## EXTRACT TO READ:
************

Saturday, January 24, 2009


Heavily influenced by San Francisco bands (Big Brother and the Trucking Company and The Jefferson Airplane quickly come to mind), the Santa Rosa, California-based A Euphonious Wail was roughly five years behind creative and popular tastes. Not that it stopped a struggling Kapp Records from signing the quintet.

Built around the talents of drummer Doug Hoffman, keyboardist Bart Libby, singer Suzanne Rey, singer/guitarist Steve Tracy and bassist Gary Violetti, the band's self-titled 1973 debut teamed them with producer Brian Ingoldsby (Lowell Levinger of Youngbloods fame reportedly also helped out). while "A Euphonious Wail" had a couple of moments, for the most part the LP was surprisingly lame and uninspired. As lead vocalists Rey and Tracy had decent, if unexceptional voices (though Rey tended to screech in the higher registers). The same type of limitations were true of the band as songwriters (all but Hoffman contributing material). Taken individually guitar and keyboard propelled rockers such as "Pony", "We've Got the Chance", "When I Start To Live" and "F#" weren't bad, but stretched over an entire album, there simply wasn't much to stand out. The band were even less successful when they tried slowing things down - check out the lame ballads "Did You Ever" and "I Want To Be a Star". (The Michael Hawes cover drawing was interesting. Depending on how you looked at it you saw something completely abstract, or possibly obscene.) Needless to say, the album vanished without a trace, followed in short order by the banD.

************

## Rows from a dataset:
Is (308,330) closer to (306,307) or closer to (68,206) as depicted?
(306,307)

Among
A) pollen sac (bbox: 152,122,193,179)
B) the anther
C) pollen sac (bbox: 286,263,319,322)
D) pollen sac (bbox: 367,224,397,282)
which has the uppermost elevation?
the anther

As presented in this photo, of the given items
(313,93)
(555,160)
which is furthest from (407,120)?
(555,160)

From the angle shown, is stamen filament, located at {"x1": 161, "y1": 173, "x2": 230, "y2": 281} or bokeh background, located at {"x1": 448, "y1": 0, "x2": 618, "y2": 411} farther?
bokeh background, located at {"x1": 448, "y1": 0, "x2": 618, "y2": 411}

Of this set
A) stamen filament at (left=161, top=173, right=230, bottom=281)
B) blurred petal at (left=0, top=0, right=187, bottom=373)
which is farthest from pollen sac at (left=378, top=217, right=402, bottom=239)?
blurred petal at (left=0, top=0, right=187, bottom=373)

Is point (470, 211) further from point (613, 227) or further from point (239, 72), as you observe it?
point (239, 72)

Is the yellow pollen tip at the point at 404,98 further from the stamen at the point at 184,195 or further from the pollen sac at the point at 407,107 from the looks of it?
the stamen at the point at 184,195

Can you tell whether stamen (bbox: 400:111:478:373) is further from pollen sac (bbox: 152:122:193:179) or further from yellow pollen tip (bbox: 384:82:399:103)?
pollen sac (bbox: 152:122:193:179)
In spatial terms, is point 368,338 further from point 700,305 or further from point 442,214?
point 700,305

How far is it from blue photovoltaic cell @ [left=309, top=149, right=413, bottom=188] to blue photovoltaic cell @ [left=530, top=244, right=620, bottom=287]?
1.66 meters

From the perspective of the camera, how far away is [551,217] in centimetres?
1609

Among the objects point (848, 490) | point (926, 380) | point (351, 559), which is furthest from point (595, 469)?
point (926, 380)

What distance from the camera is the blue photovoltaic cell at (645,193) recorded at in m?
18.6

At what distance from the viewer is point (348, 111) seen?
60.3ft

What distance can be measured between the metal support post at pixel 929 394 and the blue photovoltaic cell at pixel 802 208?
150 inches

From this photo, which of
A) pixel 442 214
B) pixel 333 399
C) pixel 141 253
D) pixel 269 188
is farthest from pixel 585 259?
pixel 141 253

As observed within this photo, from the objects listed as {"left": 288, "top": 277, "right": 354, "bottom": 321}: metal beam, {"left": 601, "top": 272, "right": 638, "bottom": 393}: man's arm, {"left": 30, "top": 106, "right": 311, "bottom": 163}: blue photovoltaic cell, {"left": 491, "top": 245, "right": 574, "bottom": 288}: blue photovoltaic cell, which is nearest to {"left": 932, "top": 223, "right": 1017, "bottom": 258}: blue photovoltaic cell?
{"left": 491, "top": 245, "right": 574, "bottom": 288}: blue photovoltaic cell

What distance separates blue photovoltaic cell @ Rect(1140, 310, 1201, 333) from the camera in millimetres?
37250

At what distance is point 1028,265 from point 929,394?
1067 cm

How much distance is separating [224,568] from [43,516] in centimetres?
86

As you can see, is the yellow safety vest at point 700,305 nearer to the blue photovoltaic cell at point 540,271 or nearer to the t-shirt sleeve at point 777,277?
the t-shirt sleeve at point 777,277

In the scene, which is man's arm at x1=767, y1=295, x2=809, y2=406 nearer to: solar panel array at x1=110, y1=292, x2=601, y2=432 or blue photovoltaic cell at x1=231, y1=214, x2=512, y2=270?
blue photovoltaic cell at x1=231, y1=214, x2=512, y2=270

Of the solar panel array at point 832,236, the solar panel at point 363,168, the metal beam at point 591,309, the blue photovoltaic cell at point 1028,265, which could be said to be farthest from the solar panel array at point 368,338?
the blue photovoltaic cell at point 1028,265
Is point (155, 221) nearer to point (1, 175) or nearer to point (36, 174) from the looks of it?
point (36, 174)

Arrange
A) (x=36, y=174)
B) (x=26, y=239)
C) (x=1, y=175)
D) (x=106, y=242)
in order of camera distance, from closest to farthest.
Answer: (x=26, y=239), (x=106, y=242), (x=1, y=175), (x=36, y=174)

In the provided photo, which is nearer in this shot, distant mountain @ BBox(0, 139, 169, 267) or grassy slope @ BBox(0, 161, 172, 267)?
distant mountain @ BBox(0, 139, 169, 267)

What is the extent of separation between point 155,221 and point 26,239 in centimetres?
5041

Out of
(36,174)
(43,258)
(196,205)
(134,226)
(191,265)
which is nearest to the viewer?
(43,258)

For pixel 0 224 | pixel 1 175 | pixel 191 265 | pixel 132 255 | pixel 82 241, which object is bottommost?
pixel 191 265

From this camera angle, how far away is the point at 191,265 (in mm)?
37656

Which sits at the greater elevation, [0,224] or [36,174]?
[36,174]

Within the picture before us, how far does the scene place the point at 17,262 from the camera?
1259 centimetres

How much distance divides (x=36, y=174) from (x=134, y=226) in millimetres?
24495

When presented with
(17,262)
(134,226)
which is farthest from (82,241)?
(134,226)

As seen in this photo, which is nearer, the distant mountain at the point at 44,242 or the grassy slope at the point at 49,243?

************

## YOUR GOAL:
Write out the part of the album review from "Saturday, January 24, 2009" to "signing the quintet.", word for word.

## FINAL ANSWER:
Saturday, January 24, 2009


Heavily influenced by San Francisco bands (Big Brother and the Trucking Company and The Jefferson Airplane quickly come to mind), the Santa Rosa, California-based A Euphonious Wail was roughly five years behind creative and popular tastes. Not that it stopped a struggling Kapp Records from signing the quintet.